Wednesday marks the 18th year of National Black HIV/AIDS Awareness Day, a day established to increase awareness and decrease stigma around sexually transmitted diseases within black communities.
“HIV and AIDS disproportionately affects black youth,” said Tensie Taylor, assistant director of the USC Black Alumni Association. “To see some of the USC students [saying] they don’t even talk about their STDs or HIV status with their partner, I found that alarming because part of the ways you can prevent [the diseases] is to know your status — to have the conversation.”
To improve dialogue around the issue, the association worked alongside the Black AIDS Institute to host an on-campus screening of 90 Days, a film about a black couple with mixed-status HIV, in January.
“One of the most effective ways to communicate [the] message about HIV and AIDS is through entertainment, is through story, is through films that actually reflect back to the community the issues that are being addressed,” said Phill Wilson, founder and president of the Black Aids Institute.
The film focused on a black woman named Jessica, who contracts HIV in college, and highlighted the high risk for women in Jessica’s demographic: Black women are 16 times more likely to acquire HIV compared to white women, according to the Black Aids Institute.
“I felt like by starting this conversation, if [the screening is] successful in [going] to other colleges around the country, just to show young people [they] can prevent this,” Taylor said.
HIV and AIDS have an intersectional impact on black communities, since aspects of class, gender and disability magnify the epidemic’s effect, according to Marie-Fatima Hyacinthe, a mobilization coordinator at the Black AIDS Institute.
Although black Americans make up around 13 percent of the U.S. population, 45 percent of all HIV-diagnosed individuals in 2015 were black. According to the Centers for Disease Control and Prevention, gay and bisexual men are also disproportionately affected, making up 58 percent of black men diagnosed.
“I think that the USC community should be paying attention to these issues because the fastest growing population being impacted by either STIs or HIV are college-aged students,” Wilson said.
Wilson established the Black Aids Institute in 1999 and is working to confront HIV and AIDS in what he says is a “uniquely and unapologetically black point of view,” by mobilizing black institutions, educating people and providing services to communities.
“Particularly within the LGBT communities, they are still stigmatizing language, calling people who are HIV-positive ‘dirty’ or things of that nature,” Wilson said. “The stigmas in the black communities aren’t immune from that either.”
By bringing impactful awareness events, like the 90 Days screening, to campus, Taylor aims to be a part of the effort to destigmatize HIV and AIDS.
“The key that I want to keep reiterating is awareness and education,” Taylor said. “Because when you know something, you have the possibility to change it and … be proactive about it.”
Taylor also emphasized the necessity for USC and its student health centers to be more involved in advocating for HIV and AIDS awareness, in addition to providing faster services for students.
Currently, the Engemann Student Health Center provides an HIV test that costs approximately $30, according to its website, and most tests deliver results in at least a week. Taylor suggested implementing rapid HIV tests on campus, which provide results in a few minutes and can be used in routine testing.
As a result of the stigma surrounding HIV and AIDS in the black community, people are less likely to get tested and receive treatment, Hyacinthe said.

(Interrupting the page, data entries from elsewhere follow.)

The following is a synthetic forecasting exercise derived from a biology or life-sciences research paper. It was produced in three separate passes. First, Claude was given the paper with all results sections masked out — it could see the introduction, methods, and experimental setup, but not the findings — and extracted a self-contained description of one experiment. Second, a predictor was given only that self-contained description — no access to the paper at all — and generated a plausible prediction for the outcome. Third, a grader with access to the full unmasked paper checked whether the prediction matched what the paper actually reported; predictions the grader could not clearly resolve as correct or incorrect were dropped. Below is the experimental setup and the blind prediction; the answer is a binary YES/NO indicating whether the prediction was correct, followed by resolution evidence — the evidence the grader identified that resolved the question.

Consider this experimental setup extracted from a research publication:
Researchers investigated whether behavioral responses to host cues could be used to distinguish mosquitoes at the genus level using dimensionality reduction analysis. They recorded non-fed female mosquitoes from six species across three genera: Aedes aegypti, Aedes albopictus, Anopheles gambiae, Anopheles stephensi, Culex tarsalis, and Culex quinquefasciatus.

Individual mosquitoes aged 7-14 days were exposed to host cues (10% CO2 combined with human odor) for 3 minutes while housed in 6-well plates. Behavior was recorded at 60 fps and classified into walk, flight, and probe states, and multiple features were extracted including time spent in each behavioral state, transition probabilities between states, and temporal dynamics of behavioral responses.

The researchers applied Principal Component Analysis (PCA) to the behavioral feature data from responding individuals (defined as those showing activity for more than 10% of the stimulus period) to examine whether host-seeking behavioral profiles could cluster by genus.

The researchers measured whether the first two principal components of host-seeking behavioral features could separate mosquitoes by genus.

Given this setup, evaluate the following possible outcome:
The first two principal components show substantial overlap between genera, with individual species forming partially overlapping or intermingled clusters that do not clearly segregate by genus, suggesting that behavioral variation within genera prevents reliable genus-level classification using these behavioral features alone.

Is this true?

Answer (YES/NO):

White men make up the majority of pre-exposure prophylaxis prescriptions, a daily preventative HIV pill for people at risk. And only 15 percent of PrEP prescriptions were filled by women, with black women constituting an even smaller percentage, according to the Black Aids Institute.
“We still see disparities based on race, gender, sexual orientation, socioeconomic class, education and region in the country where you live,” Wilson said. But, he said he believes the U.S. has the medical capability to end the AIDS epidemic.
“I just want this conversation to continue and to spread awareness and education, and to get college students talking,” Taylor said. “And so just to encourage people to know your status, be safe, protect yourself, and know that you do have it, it’s not a death sentence.”